La ansiedad por comer es una expresión psicológica específica de la ansiedad general. Muchas personas el exceso de preocupaciones sistematizado y continuo, las emociones dolorosas y profundas no expresadas durante largo tiempo (tristeza, culpa, resentimiento…, el estrés no liberado y contenido, lo canalizan a través de comer compulsivamente y a deshora, convirtiéndose progresivamente en una adicción. Al mismo tiempo, los efectos psicológicos de esta adicción impactan no solo físicamente sino en el bienestar emocional.
La comida se utiliza en estos casos como un calmante emocional rápido, como una vía de escape del malestar emocional.

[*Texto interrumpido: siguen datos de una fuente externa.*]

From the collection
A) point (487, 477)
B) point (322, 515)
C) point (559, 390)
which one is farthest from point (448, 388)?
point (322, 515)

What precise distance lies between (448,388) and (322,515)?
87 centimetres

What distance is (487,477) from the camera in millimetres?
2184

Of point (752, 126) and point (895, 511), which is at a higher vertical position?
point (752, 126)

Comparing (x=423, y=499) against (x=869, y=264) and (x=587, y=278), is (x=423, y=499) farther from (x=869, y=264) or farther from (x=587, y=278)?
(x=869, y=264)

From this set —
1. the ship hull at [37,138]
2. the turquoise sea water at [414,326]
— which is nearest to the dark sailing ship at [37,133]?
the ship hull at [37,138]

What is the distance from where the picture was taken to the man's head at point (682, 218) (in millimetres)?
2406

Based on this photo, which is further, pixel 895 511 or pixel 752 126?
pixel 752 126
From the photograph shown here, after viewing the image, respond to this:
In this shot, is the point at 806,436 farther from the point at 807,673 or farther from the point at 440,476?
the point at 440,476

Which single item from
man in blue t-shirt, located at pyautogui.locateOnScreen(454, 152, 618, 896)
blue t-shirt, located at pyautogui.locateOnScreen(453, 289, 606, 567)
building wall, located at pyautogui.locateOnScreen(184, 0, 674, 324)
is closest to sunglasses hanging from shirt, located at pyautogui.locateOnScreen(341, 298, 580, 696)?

Lo que se busca inconscientemente es regular una emoción aflictiva que no se puede sostener o gestionar. No es que se tenga realmente hambre es que se necesita calmar el dolor emocional.

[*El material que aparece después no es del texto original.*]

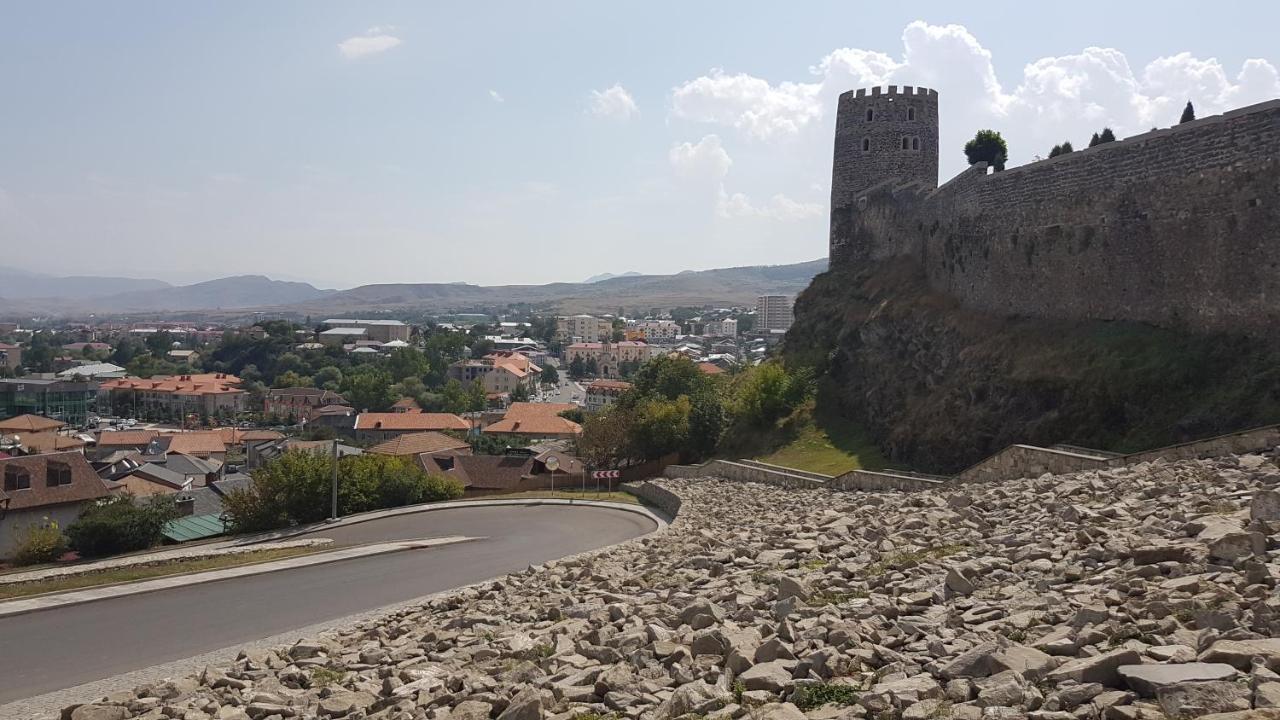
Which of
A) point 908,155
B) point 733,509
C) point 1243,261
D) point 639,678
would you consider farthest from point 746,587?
point 908,155

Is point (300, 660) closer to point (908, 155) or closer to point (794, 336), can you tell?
point (794, 336)

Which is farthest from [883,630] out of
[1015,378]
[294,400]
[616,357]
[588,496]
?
[616,357]

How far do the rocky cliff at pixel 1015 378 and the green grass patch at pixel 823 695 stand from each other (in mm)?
12771

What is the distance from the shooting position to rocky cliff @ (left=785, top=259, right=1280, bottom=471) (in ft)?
58.4

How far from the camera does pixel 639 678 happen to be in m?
8.36

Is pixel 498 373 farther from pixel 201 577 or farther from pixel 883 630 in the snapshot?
pixel 883 630

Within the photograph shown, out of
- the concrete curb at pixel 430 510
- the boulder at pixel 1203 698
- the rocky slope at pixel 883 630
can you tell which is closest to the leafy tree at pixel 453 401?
the concrete curb at pixel 430 510

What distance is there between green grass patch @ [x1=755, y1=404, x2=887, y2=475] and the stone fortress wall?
5617 millimetres

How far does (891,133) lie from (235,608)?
3366 cm

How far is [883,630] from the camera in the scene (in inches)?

Se inicia un mecanismo de autojustificación a través de una argumentación de que esa necesidad es una cuestión puramente fisiológica, que se gasta mucha energía con el estrés al que está sometida esa persona y por eso se necesita reponerla. . En fases de mucha autoexigencia, productividad, presión laboral o familiar se dejan de escuchar las señales del cuerpo. Y la comida se convierte en un ancla, una forma de volver al cuerpo y olvidar o tapar el incesante pensamiento y sentimiento que daña.

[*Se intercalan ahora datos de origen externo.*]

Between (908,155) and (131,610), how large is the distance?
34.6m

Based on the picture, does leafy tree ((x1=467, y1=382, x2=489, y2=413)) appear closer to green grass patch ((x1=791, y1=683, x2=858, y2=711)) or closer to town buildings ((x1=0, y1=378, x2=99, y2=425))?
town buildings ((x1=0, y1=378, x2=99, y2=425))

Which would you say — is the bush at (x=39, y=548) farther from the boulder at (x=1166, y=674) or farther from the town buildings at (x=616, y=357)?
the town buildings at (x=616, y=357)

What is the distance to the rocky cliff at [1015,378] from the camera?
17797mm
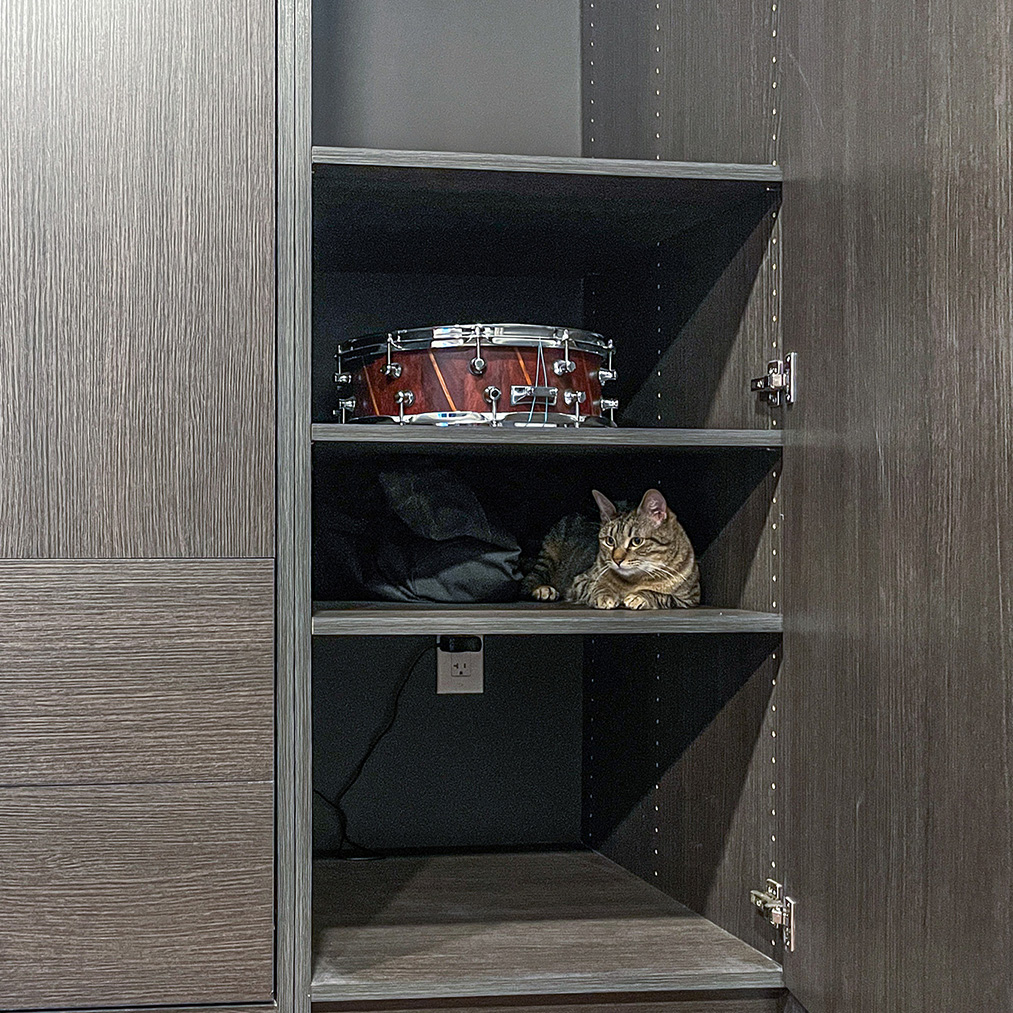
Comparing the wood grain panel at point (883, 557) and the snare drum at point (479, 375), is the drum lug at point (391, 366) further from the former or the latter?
the wood grain panel at point (883, 557)

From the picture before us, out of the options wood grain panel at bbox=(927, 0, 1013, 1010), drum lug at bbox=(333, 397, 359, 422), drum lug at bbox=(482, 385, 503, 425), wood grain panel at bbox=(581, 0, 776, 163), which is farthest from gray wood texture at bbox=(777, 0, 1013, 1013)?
drum lug at bbox=(333, 397, 359, 422)

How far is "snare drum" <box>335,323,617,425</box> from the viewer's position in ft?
5.18

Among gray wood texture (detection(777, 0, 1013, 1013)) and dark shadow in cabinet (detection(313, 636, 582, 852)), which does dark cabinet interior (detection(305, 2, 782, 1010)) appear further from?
gray wood texture (detection(777, 0, 1013, 1013))

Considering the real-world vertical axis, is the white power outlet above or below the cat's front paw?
below

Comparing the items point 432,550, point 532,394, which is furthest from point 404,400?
point 432,550

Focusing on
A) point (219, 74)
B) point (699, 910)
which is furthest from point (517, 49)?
point (699, 910)

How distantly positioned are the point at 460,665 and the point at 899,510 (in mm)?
1027

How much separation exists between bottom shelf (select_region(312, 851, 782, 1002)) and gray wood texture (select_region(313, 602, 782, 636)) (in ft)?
1.32

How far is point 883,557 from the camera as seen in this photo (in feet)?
4.12

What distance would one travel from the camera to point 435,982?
146 cm

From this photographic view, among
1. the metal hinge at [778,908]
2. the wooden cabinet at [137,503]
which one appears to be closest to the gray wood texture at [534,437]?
the wooden cabinet at [137,503]

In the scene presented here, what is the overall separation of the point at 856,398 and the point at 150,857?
919 millimetres

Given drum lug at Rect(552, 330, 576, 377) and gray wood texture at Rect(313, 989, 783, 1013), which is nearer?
gray wood texture at Rect(313, 989, 783, 1013)

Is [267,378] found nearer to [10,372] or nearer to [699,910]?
[10,372]
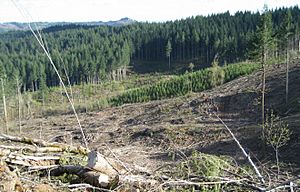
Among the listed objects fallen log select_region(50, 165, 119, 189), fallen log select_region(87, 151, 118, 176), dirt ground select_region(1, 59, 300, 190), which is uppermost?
fallen log select_region(87, 151, 118, 176)

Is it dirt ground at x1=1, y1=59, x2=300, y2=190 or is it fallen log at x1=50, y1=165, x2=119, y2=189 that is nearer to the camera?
fallen log at x1=50, y1=165, x2=119, y2=189

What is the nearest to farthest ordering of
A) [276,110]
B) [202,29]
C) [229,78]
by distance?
[276,110] < [229,78] < [202,29]

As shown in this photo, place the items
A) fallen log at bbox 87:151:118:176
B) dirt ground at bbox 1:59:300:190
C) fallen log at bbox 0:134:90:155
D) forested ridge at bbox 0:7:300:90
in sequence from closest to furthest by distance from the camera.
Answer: fallen log at bbox 87:151:118:176 → fallen log at bbox 0:134:90:155 → dirt ground at bbox 1:59:300:190 → forested ridge at bbox 0:7:300:90

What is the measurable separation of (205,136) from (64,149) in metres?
21.4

Generalmente, lo que se come preferentemente es dulce y productos ultraprocesados porque el azúcar que contienen provoca la liberación de dopamina y serotonina a nivel cerebral y otorga una sensación rápida de alivio y placer, por lo que se obtiene un consuelo aparente.
Inmediatamente después aparece el sentimiento de culpa, también los kilos, y la persona se introduce en un círculo de juicio interno dónde siente vergüenza y se pregunta ¿ Por qué lo hago de nuevo si sé que me perjudica? Aquí la autoestima empieza a declinar cada vez más y la ansiedad producida por la misma situación dolorosa de origen aumenta con la aparición de esta adicción que lleva al juicio continuo. Se autocritica con el pensamiento de que es debilidad y falta de fuerza de voluntad, pero no, es un mecanismo del cerebro y de la mente. Cuanto más se quiere controlar más fuerte se vuelve el deseo, y la ansiedad por comer.
La ansiedad por comer no es el problema, es la alarma.
En estos años, muchas personas han venido expresando este problema para tratarlo una vez que se dan cuenta que no es solo un capricho o una mera necesidad corporal, y que además, están ganando kilos progresivamente.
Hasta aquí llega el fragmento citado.